Adesso c’è da mettere un territorio in sicurezza. E la sfida, conferma il presidente di Sigea Calabria, non è affatto semplice. «Non ci sono interventi risolutivi che si possono fare nell’immediato a meno di avere grandi risorse e grandi uomini. Ma d’altronde da qui a una settimana come si fa a far ricrescere quello che è stato bruciato? Uno studio dell’università di Palermo parla di dieci anni per ristabilire le condizioni minime affinché possa essere ripristinata la vegetazione».
In fiamme l'ecosistema
E non è solo la vegetazione a essere andata in fumo. «Quando succedono cose come quelle di questi giorni non bruciano solo gli alberi, brucia un intero ecosistema. L’Agenda 2030 dell’Onu dice che se il pianeta sopravvive, sopravvive anche la razza umana: invece noi stiamo uccidendo il pianeta».
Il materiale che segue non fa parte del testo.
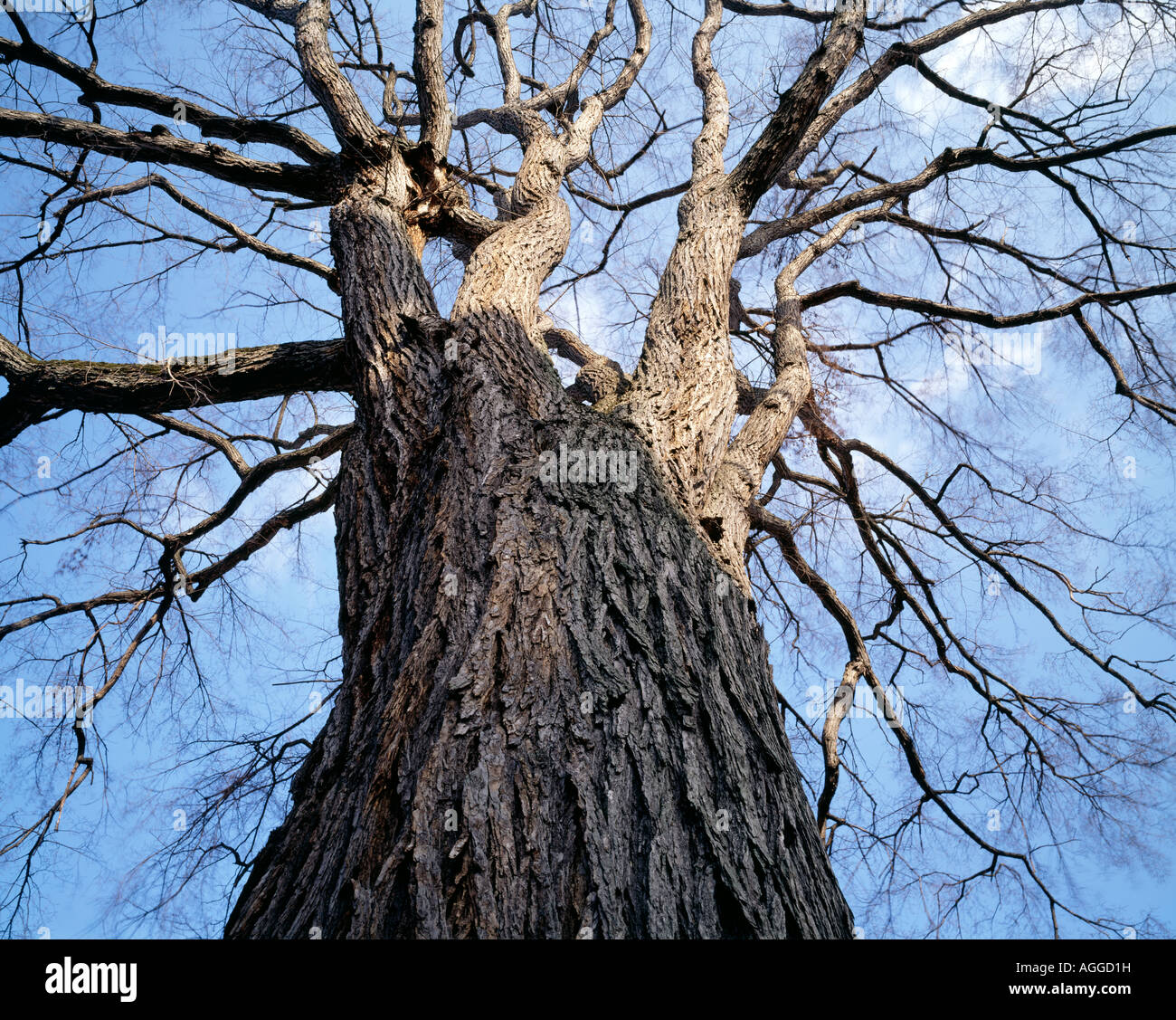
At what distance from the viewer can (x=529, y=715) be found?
58.5 inches

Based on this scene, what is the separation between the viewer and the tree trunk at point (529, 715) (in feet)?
4.13

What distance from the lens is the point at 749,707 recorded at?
1.75 metres

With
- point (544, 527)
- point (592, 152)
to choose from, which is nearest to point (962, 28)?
point (592, 152)

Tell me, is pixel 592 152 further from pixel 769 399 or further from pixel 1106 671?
pixel 1106 671

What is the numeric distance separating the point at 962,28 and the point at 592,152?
2.08 metres

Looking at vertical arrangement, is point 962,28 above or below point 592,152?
below

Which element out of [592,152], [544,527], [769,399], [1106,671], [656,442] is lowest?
[1106,671]

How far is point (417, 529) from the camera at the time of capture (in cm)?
208

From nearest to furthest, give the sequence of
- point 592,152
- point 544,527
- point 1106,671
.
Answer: point 544,527 < point 1106,671 < point 592,152

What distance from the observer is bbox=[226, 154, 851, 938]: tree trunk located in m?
1.26
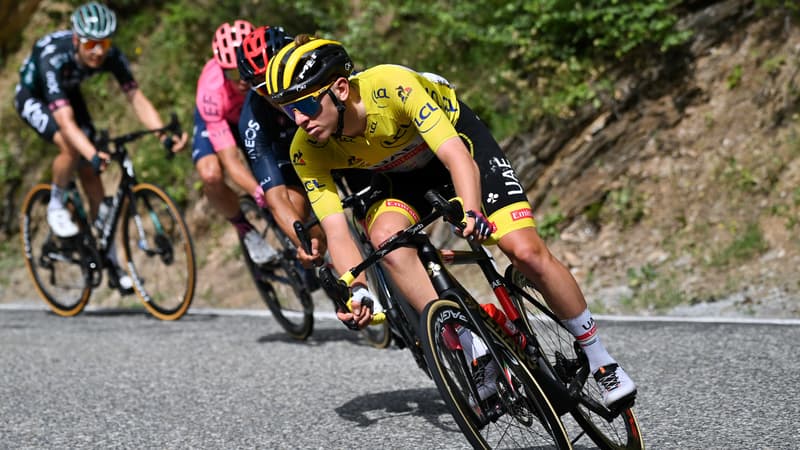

E qui il discorso si intreccia inevitabilmente a quello dei cambiamenti climatici. Fino a un certo punto, però, avverte Osso. «Bisogna distinguere tra cause predisponenti e cause determinanti. Tra le prime ci sono sicuramente il caldo e la siccità frutto dei cambiamenti climatici. La causa determinante però è la mano dell’uomo».
La domanda è: a chi giova? «Non riusciamo a vedere altro in tutto ciò se non un’intimidazione allo Stato», dice il geologo. «Si sta attentando a un bene naturale che vale quanto un bene culturale se non di più».
Pene più severe
Cosa fare, dunque? Lavorare sulla prevenzione, sicuramente. «Servono di certo più risorse umane ed economiche per prevenzione e controlli. E poi un inasprimento delle pene».
Osso cita anche il “modello Aspromonte”, messo in piedi da Tonino Perna ai tempi in cui fu presidente del Parco. «Non sappiamo perché sia stato abbandonato, il dato di fatto è che quel modello ha funzionato».
E poi esistono interventi che, in caso di incendi, possono limitare i danni. Come le piste tagliafuoco: strisce realizzate all’interno del bosco in modo da dividerlo in lotti e rendere più difficile la propagazione delle fiamme da una sezione all’altra. Ma si tratta comunque di interventi che non risolvono il problema. E il problema, rimarca Osso, è l’uomo che non comprende la portata delle sue azioni. «Quando è in atto un disegno criminoso anche la prevenzione serve a poco: prima o poi l’assassino troverà la sua vittima. Siamo arrivati a minacciare le faggete vetuste, patrimonio dell’umanità. In Calabria abbiamo tante ricchezze da salvaguardare, ma se continuiamo così perderemo tutto in maniera irreversibile».